━━━━━ Reading text
But Katherine disclaims any reason to suspect any wrongful conduct in that respect (the necessary third component of the rule), stating in part that she never read any newspaper article or magazine or viewed or listened to any television or radio show about DES (Katherine’s April 3, 2003 affidavit, Albers App. 23).

*1150 That poses the question whether Katherine is completely insulated from the application of the third element of the discovery rule test by her asserted lack of information that suggested any wrongdoing. In terms of the absence of any actual knowledge on Katherine’s part, this Court is required for Rule 56 purposes to take her word for it, even though it is almost necessary for a person to have been marooned on a desert island (or to belong to some variant of the genus Stru-thio, sharing the ostrich’s proverbial head-in-the-sand proclivities) to have been truly unaware of such an open and notorious fact as the many claims of wrongdoing that have been (and continue to be) publicly associated with DES. 3

Those claims have manifested themselves in the filing of thousands of cases over the years, importantly including one that produced a highly publicized multimillion dollar jury verdict (over $42 million awarded to 11 woman plaintiffs) some three years after Katherine had learned of her problem in 1991, 4 as well as the clear indications of DES causation and of wrongdoing on the part of Lilly and other drug manufacturers that were invariably attached to those claims. Lilly has assembled at its summary judgment Mem. 13-15, and this Court has attached to this opinion, examples of the all-pervasive publicity as to DES, its problems and those of the drug manufacturers, including several highly publicized instances well after Katherine knew of her problem and had every reason to be alerted to any discussion of DES-related difficulties.
━━━━━━━━━━
━━━━━ Data excerpt
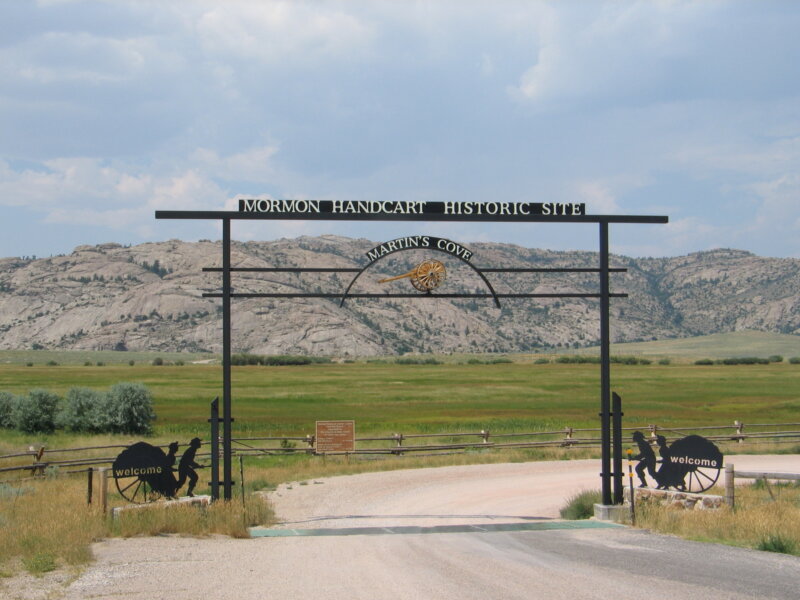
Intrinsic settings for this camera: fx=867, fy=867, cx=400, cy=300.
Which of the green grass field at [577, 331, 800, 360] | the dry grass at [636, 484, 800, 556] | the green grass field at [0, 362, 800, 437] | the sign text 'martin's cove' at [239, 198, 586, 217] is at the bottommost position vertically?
━━━━━━━━━━
* Exercise requirements
A – Answer these questions from the court opinion, labeling each answer (i), (ii) or (iii):
(i) In what year did Katherine learn of her problem?
(ii) How many woman plaintiffs shared the jury verdict of over $42 million?
(iii) What is the date of Katherine's affidavit?
B – Extract a passage from the court opinion without any changes, beginning at the words "Those claims have" and stopping after "of DES-related difficulties.".
C – Please translate this sentence from the court opinion into Spanish: "That poses the question whether Katherine is completely insulated from the application of the third element of the discovery rule test by her asserted lack of information that suggested any wrongdoing."

* Set of answers
A –
(i) 1991
(ii) 11
(iii) April 3, 2003

B –
Those claims have manifested themselves in the filing of thousands of cases over the years, importantly including one that produced a highly publicized multimillion dollar jury verdict (over $42 million awarded to 11 woman plaintiffs) some three years after Katherine had learned of her problem in 1991, 4 as well as the clear indications of DES causation and of wrongdoing on the part of Lilly and other drug manufacturers that were invariably attached to those claims. Lilly has assembled at its summary judgment Mem. 13-15, and this Court has attached to this opinion, examples of the all-pervasive publicity as to DES, its problems and those of the drug manufacturers, including several highly publicized instances well after Katherine knew of her problem and had every reason to be alerted to any discussion of DES-related difficulties.

C – Ello plantea la cuestión de si Katherine queda completamente protegida de la aplicación del tercer elemento de la prueba de la regla del descubrimiento por su alegada falta de información que sugiriera algún acto ilícito.